Around half a million Activision account details have been breached, after an apparent credential stuffing attack.
According to a series of user reports on social media, detailed by Dexerto, attackers leaked the user credentials and locked users out of their accounts too.
Activision, whose games include Call of Duty, the Tony Hawk skateboarding series and Crash Bandicoot, do not have two-factor authentication offered on accounts, and users encouraged each other to change passwords. In a statement, Activision said “reports suggesting Activision Call of Duty accounts have been compromised are not accurate.” It recommended players “take precaution to protect their Activision accounts, as well as any online accounts, at all times.”
A support blog featured advice on basic cybersecurity steps, such as using strong passwords and password re-use.
Martin Jartelius, chief security officer at Outpost24 said while this is much lower than the 77 million accounts exposed in the Playstation Network breach of 2011, this is still a substantial breach. “In parts the cleanup will be a large undertaking for Activision, we can only hope backups allow restoring original contact data, resetting access and managing the users who still cannot regain access which should be a smaller group,” he said.
Boris Cipot, senior security engineer at Synopsys, said: “Gaming is not simply entertainment for children, it is a thriving industry with highly sophisticated technology. For example, games now offer highly advanced simulators whereby individuals can embody a soldier, fighter pilot or even a football player. With the support of Virtual Reality technology, these games can become even more realistic.
“Moreover, we are witnessing a rise in E-sports, where tournaments and winners amass large pots of money. As there is a lot of money involved, it is normal for cyber-criminals to target known game brands to access user accounts.“
He suspected that the access is used for financial gain, rather than for account access, as “many accounts have a collection of virtual goods which can be acquired by gamers for real money.” Cipot said cyber-criminals could gain profits just by selling one or many accounts which hold valuable virtual goods. “In gaming, the real money lies in selling virtual goods,” he said.
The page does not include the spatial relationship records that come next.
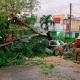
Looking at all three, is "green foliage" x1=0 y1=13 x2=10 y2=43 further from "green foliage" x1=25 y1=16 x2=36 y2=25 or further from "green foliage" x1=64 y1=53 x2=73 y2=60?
"green foliage" x1=64 y1=53 x2=73 y2=60

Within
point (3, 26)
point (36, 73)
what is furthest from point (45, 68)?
point (3, 26)

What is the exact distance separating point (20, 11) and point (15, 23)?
76 cm

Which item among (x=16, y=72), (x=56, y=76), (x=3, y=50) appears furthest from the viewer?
(x=3, y=50)

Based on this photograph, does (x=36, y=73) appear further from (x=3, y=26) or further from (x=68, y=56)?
(x=68, y=56)

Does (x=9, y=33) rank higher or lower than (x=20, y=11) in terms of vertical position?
lower

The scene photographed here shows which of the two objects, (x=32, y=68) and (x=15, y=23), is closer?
(x=32, y=68)

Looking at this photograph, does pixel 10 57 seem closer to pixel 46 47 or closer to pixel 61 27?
pixel 46 47

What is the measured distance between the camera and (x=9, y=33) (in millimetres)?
19422

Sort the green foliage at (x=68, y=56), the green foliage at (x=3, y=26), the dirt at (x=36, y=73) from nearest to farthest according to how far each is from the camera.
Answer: the dirt at (x=36, y=73)
the green foliage at (x=3, y=26)
the green foliage at (x=68, y=56)

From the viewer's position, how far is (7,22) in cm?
1883

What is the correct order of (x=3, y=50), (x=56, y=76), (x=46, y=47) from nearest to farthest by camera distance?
(x=56, y=76) → (x=3, y=50) → (x=46, y=47)

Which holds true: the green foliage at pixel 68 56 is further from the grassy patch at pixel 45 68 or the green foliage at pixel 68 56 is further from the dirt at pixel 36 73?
the grassy patch at pixel 45 68

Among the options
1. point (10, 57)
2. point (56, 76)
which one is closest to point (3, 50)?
point (10, 57)

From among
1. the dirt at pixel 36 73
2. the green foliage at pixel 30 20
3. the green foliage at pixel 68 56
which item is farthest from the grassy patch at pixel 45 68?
the green foliage at pixel 68 56
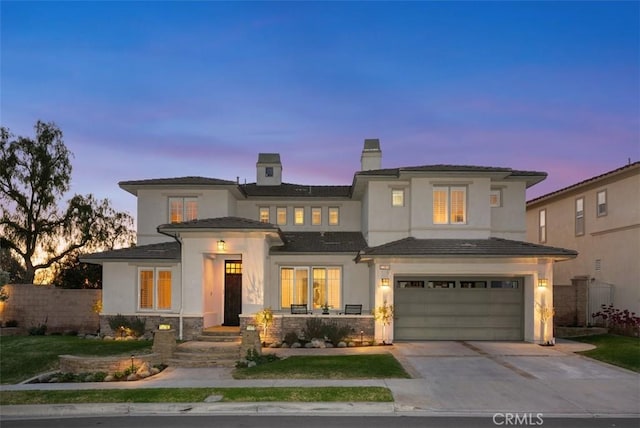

Dean Ferrando, lead systems engineer (EMEA) at Tripwire, recommended those within the gaming industry to take this opportunity to review their own security controls to ensure they are adequately deployed. “A security team should be able to easily assess how many of what kind of assets are on the network, how securely they are configured, and what the vulnerability posture of those assets are,” he said. “All organizations should use this as a wakeup call to ensure that security is not just a check box for compliance. Organizations like Activision want to provide a safe and secure space for gamers and not a game over experience.”